During a load test of the application (with dynamic load reporting services) the whole application stopped working because one replica of a stateful partition gives a warning.
Warning System.RAP IStatefulServiceReplica.ChangeRole(S)Duration Thu, 21 Jul 2016 3:36:03 GMT Infinity 131135817636324745 false false Start Time (UTC): 2016-07-21 13:35:43.632
This happens after a load balancing of the replica, this happened to the 4th replica of the partition eventhough we only target 3. So even if SF just kills it the application should be fine (As the primary and 2 other secondaries are up). However the whole thing jams. (from logging I can see at least 10k events still need to be processed but the whole thing stops)
In the images above you can see the details of the particular replica. The only differences between this replica and the other Secondary replica's is in the following values:
- Read Status
- Write Status
- Current Service Operation
- Queue Memory Size (in Replication Queue)

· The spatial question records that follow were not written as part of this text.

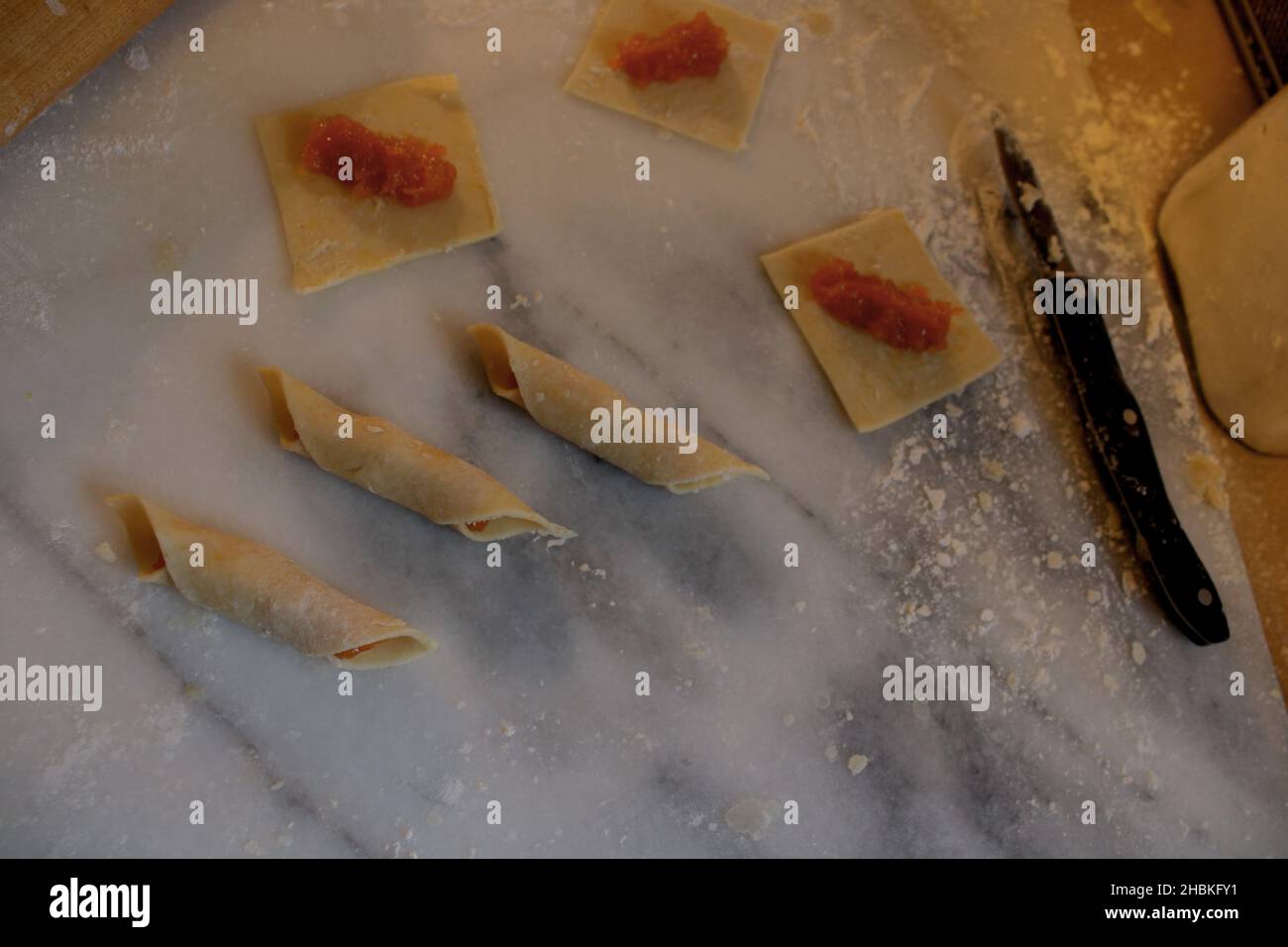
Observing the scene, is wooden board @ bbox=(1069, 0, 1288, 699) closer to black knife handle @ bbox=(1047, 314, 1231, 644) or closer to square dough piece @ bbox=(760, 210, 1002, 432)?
black knife handle @ bbox=(1047, 314, 1231, 644)

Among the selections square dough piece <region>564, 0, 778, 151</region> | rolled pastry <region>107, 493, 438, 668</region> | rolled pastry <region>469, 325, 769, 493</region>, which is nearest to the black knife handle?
rolled pastry <region>469, 325, 769, 493</region>

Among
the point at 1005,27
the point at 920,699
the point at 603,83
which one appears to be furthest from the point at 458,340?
the point at 1005,27

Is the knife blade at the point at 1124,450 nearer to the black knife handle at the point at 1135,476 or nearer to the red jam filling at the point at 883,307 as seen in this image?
the black knife handle at the point at 1135,476

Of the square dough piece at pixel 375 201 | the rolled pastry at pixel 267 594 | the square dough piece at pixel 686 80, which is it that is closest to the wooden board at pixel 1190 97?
the square dough piece at pixel 686 80

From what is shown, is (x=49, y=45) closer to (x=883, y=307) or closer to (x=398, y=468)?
(x=398, y=468)

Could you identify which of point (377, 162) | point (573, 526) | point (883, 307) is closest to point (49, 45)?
point (377, 162)

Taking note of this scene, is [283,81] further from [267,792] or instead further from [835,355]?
[267,792]
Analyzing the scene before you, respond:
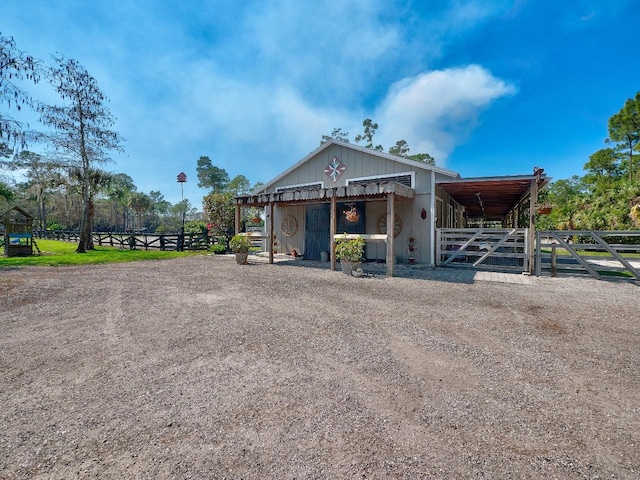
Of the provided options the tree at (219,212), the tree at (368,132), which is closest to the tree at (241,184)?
the tree at (368,132)

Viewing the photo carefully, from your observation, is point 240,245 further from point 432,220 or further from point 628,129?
point 628,129

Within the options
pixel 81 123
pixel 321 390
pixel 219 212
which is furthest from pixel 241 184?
pixel 321 390

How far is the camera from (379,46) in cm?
1234

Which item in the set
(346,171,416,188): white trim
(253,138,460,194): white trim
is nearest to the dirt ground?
(253,138,460,194): white trim

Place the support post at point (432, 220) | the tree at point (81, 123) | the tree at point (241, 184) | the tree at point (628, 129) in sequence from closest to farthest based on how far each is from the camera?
1. the support post at point (432, 220)
2. the tree at point (81, 123)
3. the tree at point (628, 129)
4. the tree at point (241, 184)

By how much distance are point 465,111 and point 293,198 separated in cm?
1983

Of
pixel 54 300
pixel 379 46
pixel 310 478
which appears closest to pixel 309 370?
pixel 310 478

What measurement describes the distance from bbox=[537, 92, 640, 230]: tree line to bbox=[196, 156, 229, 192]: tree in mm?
55188

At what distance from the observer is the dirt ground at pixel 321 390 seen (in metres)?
1.74

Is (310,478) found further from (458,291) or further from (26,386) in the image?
(458,291)

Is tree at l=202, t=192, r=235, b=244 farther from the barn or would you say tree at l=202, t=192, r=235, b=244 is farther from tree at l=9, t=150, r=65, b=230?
tree at l=9, t=150, r=65, b=230

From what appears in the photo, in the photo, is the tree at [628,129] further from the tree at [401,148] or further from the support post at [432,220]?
the support post at [432,220]

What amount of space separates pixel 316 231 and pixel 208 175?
55.1 meters

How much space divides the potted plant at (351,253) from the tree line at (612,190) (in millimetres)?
12635
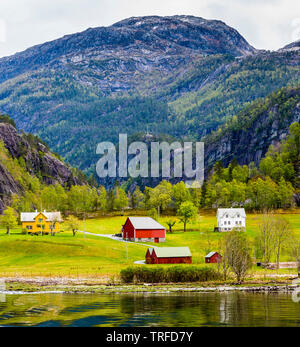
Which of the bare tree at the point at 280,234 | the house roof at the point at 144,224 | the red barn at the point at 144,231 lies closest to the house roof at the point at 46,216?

- First Sequence Number (in Replication Queue)
- Last Replication Operation Received Time Utc
- Last Copy Operation Received Time Utc
- Last Acknowledgement Sent Time Utc
I also find it odd that the Replica Status says: Ready and not Reconfiguring anymore. As the read/write status says it is still reconfiguring I'm running the newest SDK (2.1.163, released 18-07-2016). I thought the bugfix was in there but eventhough it became much harder to reproduce it still occurred. Does anyone know what might be causing this or how to fix this?
edit: Screenshot of the failing partition
Edit: Results of debugging, based on the answer of Vaclav (22-7-2016)

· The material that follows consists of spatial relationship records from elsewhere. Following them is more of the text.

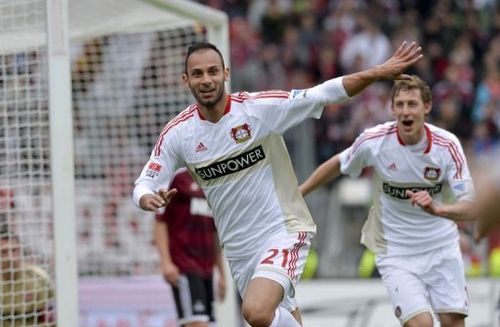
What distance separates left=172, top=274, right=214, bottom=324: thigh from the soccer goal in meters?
1.08

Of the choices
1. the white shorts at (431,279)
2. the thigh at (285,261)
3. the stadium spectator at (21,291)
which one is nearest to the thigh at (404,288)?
the white shorts at (431,279)

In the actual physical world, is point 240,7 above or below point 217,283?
above

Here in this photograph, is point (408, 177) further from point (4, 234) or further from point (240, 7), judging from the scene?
point (240, 7)

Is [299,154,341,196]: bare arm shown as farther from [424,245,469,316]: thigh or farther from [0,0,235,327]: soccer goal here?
[0,0,235,327]: soccer goal

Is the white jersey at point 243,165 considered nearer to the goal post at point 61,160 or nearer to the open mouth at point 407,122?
the open mouth at point 407,122

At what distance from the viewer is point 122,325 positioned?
12.6m

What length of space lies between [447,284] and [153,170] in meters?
2.45

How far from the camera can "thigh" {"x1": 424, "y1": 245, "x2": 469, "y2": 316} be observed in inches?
317

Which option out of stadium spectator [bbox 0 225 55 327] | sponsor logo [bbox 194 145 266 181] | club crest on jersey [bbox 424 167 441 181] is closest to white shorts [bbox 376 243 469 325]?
club crest on jersey [bbox 424 167 441 181]

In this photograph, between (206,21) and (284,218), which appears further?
(206,21)

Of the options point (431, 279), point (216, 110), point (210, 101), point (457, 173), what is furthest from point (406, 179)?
point (210, 101)

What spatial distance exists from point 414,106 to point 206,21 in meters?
3.49

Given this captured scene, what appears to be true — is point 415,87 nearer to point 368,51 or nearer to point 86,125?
point 86,125

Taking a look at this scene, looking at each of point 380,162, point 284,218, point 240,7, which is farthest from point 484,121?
point 284,218
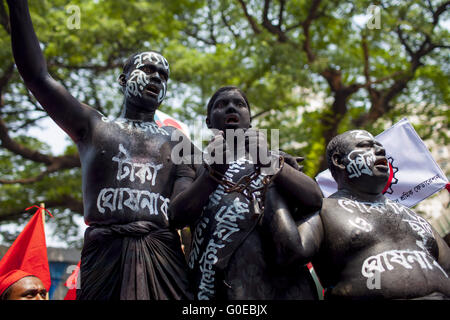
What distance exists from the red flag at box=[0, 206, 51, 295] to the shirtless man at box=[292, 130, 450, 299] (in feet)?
11.7

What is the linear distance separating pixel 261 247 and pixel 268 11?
29.7ft

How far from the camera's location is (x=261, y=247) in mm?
2746

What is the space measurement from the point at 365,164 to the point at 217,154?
1.08 m

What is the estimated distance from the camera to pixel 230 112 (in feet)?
10.4

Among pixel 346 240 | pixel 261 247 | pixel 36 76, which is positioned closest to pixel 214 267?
pixel 261 247

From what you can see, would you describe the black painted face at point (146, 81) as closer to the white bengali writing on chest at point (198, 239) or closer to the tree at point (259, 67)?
the white bengali writing on chest at point (198, 239)

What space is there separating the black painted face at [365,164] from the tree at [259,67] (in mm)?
7113

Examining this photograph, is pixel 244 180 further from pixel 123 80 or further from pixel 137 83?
pixel 123 80

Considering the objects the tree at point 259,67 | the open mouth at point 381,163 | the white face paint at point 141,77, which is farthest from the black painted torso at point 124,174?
the tree at point 259,67

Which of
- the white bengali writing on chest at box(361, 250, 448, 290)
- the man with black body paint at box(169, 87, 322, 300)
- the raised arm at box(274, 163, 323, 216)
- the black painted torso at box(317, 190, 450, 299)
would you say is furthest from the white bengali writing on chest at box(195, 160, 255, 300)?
the white bengali writing on chest at box(361, 250, 448, 290)

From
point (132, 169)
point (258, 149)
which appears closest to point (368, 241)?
point (258, 149)

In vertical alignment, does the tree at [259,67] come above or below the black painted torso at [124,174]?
above

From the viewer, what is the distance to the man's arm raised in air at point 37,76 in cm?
291
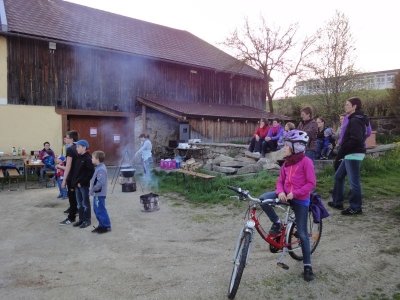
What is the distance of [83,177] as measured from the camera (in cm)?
679

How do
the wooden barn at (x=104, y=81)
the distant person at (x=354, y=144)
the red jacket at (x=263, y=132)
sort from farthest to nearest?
the wooden barn at (x=104, y=81)
the red jacket at (x=263, y=132)
the distant person at (x=354, y=144)

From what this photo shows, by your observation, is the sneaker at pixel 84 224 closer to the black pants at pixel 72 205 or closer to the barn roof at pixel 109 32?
the black pants at pixel 72 205

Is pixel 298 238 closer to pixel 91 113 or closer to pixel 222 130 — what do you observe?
pixel 222 130

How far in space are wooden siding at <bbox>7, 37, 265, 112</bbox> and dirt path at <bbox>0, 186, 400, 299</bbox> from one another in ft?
28.6

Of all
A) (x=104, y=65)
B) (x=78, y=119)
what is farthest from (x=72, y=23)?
(x=78, y=119)

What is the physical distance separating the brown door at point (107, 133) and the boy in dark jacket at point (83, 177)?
9803mm

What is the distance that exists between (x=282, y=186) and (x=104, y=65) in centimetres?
1438

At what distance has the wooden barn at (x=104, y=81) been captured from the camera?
14.2 meters

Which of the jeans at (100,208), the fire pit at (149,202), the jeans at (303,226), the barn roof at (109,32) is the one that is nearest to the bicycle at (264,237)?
the jeans at (303,226)

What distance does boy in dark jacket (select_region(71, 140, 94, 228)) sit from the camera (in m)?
6.78

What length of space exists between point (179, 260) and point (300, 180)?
6.90ft

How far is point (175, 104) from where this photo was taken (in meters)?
18.1

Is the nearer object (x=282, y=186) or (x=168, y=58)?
(x=282, y=186)

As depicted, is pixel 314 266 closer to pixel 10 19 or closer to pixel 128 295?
pixel 128 295
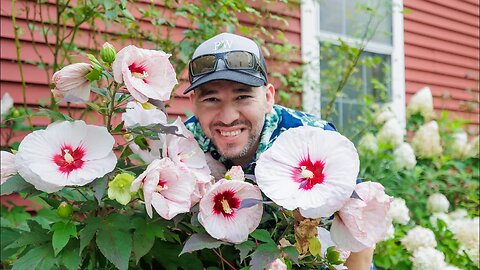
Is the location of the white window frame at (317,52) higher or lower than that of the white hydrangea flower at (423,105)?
higher

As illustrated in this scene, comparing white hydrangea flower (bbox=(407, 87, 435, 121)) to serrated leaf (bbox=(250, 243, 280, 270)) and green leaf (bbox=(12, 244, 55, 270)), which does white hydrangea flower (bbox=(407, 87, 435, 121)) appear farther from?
green leaf (bbox=(12, 244, 55, 270))

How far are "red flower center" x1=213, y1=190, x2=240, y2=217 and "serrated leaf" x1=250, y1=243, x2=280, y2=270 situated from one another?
10cm

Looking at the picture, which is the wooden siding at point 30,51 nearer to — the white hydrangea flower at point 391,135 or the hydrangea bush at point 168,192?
the white hydrangea flower at point 391,135

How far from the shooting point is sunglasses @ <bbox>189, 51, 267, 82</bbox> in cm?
157

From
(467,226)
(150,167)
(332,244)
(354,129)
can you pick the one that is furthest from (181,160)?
(354,129)

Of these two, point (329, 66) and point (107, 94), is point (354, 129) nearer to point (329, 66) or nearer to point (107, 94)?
point (329, 66)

After the response of Vaclav I started to log everything in the RunAsync to determine what was actually causing the problem. So what part of the code did not exit if the cancellation was requested. As Vaclav pointed out the method did not stop when the cancellation was requested. However it seems like the code section in which it gets stuck is native Service Fabric.

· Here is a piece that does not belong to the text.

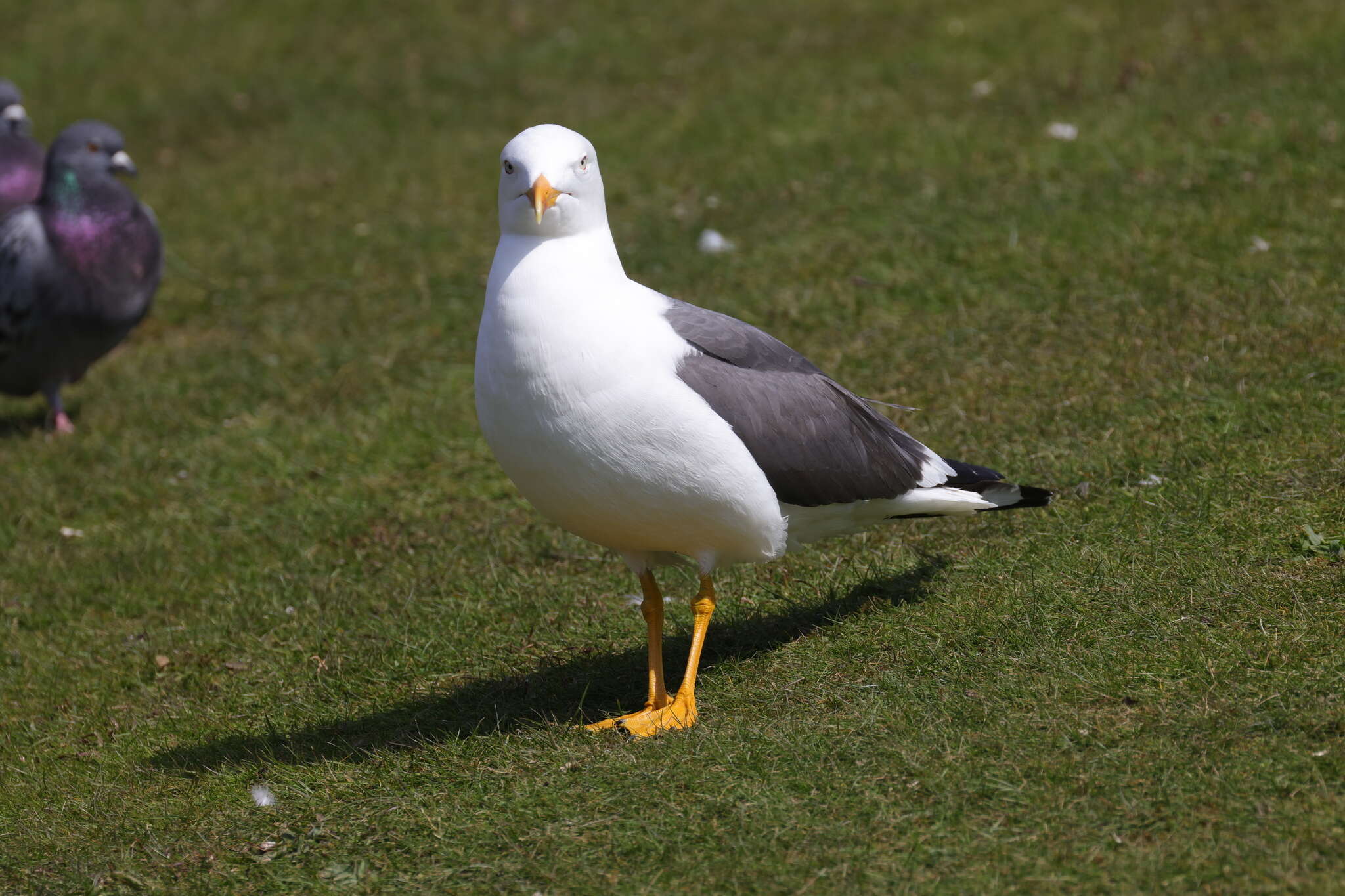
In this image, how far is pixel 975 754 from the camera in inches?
164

using(ITransaction tx = StateManager.CreateTransaction())
{
await queue.TryDequeueAsync(tx, _queueTimeout, cancellationToken);
await tx.CommitAsync();
}
The queue is a ReliableQueue, the time-out is set to the default 4 seconds and the cancelationtoken is from RunAsync. After adding the logging between each line we got the following logging pattern
//pre transaction
using(ITransaction tx = StateManager.CreateTransaction())
{
//pre dequeue
await queue.TryDequeueAsync(tx, _queueTimeout, cancellationToken);
//dequeued
await tx.CommitAsync();
//committed
}
//post transaction
At each line I logged the value of the cancelationrequest aswell, and a background task would log when the cancelation request was fired. As a result we got for example this:
pre transaction: False
predequeue: False
dequeued: False
CancelationTokenFired: True
The precise location could vary but the last log before CancelationTokenFired was always
- pre transaction
- predequeue
- dequeued
As stated before this is done on the most recent SDK (18-7-2016) which supposedly had a bug-fix for a similar problem. The problem also occurred on the older SDK and even more frequent back then. But even on the new version it is still reproducable each run.